A Pheromone Antagonist Regulates Optimal Mating Time in the Moth Helicoverpa armigera.

Many insect species use multi-component sex pheromones to discriminate among potential mating partners [1-5]. In moths, pheromone blends tend to be dominated by one or two major components, but behavioral responses are frequently optimized by the inclusion of less abundant minor components [6]. An increasing number of studies have shown that female insects use these chemicals to convey their mating availability to males, who can assess the maturity of females and thus decide when to mate [7, 8]. However, little is known about the biological mechanisms that enable males to assess female reproductive status.
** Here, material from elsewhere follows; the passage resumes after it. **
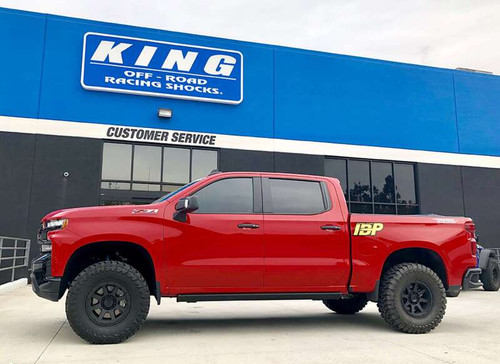 Camburg 19-24 Chevrolet Silverado 1500 (excl. Trail Boss) King 2.5 Lift Kit - CAM-210074-U Photo - lifestyle view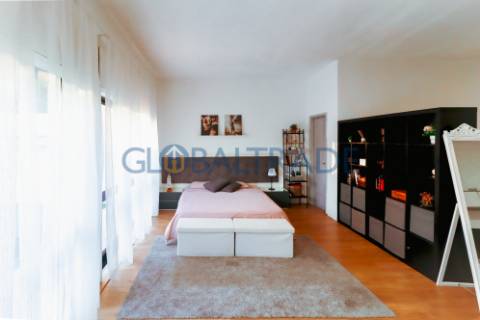 Moradia T3 - Com Habitação T0 R/C em Valongo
In this study, we found that females of Helicoverpa armigera avoid nonoptimal mating by inhibiting males with pheromone antagonist cis-11-Hexadecenol (Z11-16:OH). We also show that this antagonist-mediated optimization of mating time ensures maximum fecundity. To further investigate molecular aspects of this phenomenon, we used the CRISPR/Cas9 system to knock out odorant receptor 16 (OR16), the only pheromone receptor tuned to Z11-16:OH. In mutant males, electrophysiological and behavioral responses to Z11-16:OH were abolished. Inability to detect Z11-16:OH prompted the males to mate with immature females, which resulted in significantly reduced viability of eggs. In conclusion, our study demonstrates that the sensitivity of OR16 to Z11-16:OH regulates optimal mating time and thus ensures maximum fecundity. These results may suggest novel strategies to disrupt pest insect mating.